Session 1: Positive Resilience in Conservation
10.35am – 11.05am BST, 15 June 2021 ‐ 30 mins
Session 1: Positive Resilience in Conservation
During the first lockdown Ian Watson, Ruth Stevens, Anne-Marie Miller and Victoria Stevens decided to meet on Zoom as a mutual support group. We knew each other from either working together or meeting in the course of our work and becoming friends. At the time working was becoming very isolated and sometimes stressful – some were busy, others not so. We thought if we could share work, inspiration and ideas we could get through the difficulties with our minds and businesses intact. This regular contact led to the realisation that we all wanted to work more collaboratively, and the CIC grew from that desire.
Each conservator has brought a different talent and personality to the group, which we think has made the CIC more robust and resilient. Our roles reflect our different strengths and we are also supportive of each other.
We will discuss our individual journeys through the process of initial contact to setting up a business together, our motivations, how inspiring that has been for us individually, and why we think we can achieve more as a group of conservators working together with a single focus.
We’ve had our ups and downs, had to tackle some difficult decisions and learnt new ways of working. But, despite the many distractions we all have to cope with, we have found time and energy to bring to this new collaborative project because we think it is an important and meaningful endeavour.

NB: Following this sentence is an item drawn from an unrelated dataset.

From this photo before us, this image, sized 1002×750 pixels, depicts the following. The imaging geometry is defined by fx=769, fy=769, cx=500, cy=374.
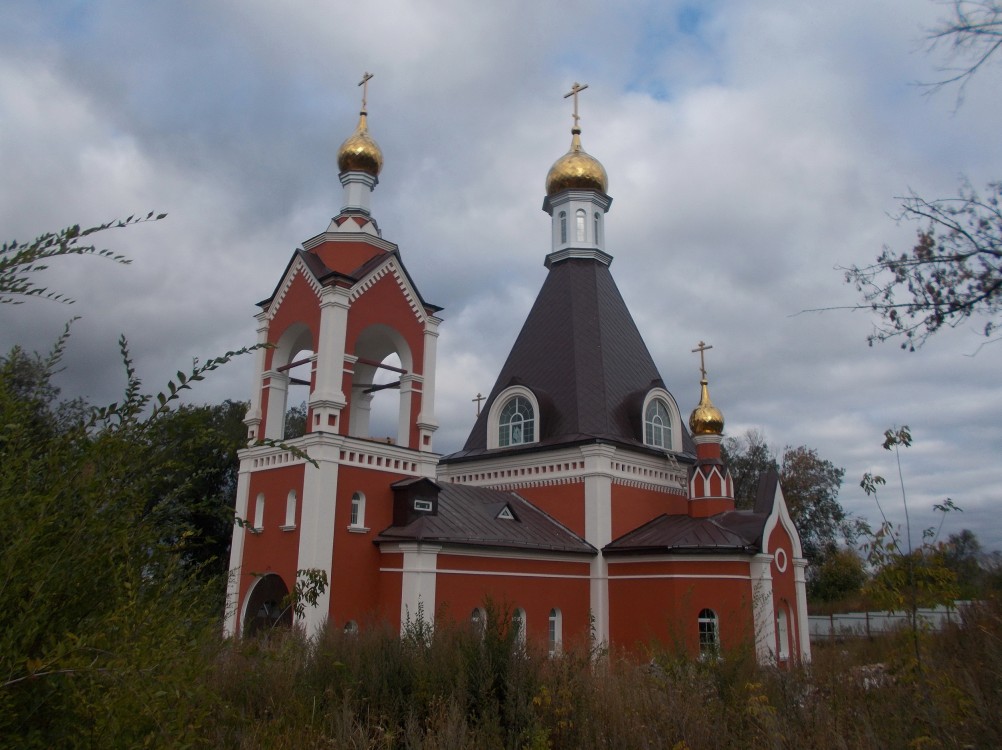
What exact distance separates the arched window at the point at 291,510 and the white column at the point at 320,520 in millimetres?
606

Session 1: Positive Resilience in Conservation
11.05am – 11.35am BST, 15 June 2021 ‐ 30 mins
Session 1: Positive Resilience in Conservation
On 28th October the National Ironwork Group (NHIG) and the Icon Metals Group organised a webinar, ‘Up to standard or down to price’ which discussed the problem facing freelance conservator-restorers when faced with a ‘bad brief’. https://nhig.org.uk/events/event/nhig-with-icon-conversations-build-understanding-tendering/ The advice from experienced (and possibly more financially secure) conservator-restorers was to simply ‘walk away’. But how are the less experienced conservator-restorers, who are anxious to gain work and not alienate potential clients, to respond? Helen Hughes ACR has run her own consultancy for the last 10 years looks at this problem and offers solutions and negotiation tactics to maintain good relations with potential clients, and possibly win the contract without loss of professional integrity and lowering of standards. She recommends various strategies such as defining company Terms & Conditions on websites, sharing examples of previous projects, and the use of existing conservation standards, particularly the recently published BSI/European Standard BS EN 17429:2020 Conservation of Cultural Heritage – Procurement of Conservation Services & Works, to negotiate solutions to this problem. But remember the words of the wise, sometimes it is best just ‘to walk away’.
Session 2: Building Personal Resilience
2pm – 3pm BST, 15 June 2021 ‐ 1 hour
Session 2: Building Personal Resilience
Building Personal Resilience
In this interactive workshop, we will explore ways to build our personal resilience and wellbeing, in an increasingly complex and ever-changing landscape. We will explore different models of resilience, coping strategies and ways to develop a positive outlook.
Session 3: Building Positive Resilience
10am – 10.30am BST, 16 June 2021 ‐ 30 mins
Session 3: Building Positive Resilience
Doing a Professional Doctorate: Motivation, Means and (mis)Management
Professional doctorates (DProf) have been around since the 1990s and are now offered in a wide range of subjects including medicine, education, engineering, business and art practice. They offer an alternative to the traditional PhD for professionals who wish to investigate areas of their own practice. Various models exist with the most common being a programme that includes taught modules followed by a period of independent study, and the submission of a substantial thesis often in the form of a dissertation and portfolio of work.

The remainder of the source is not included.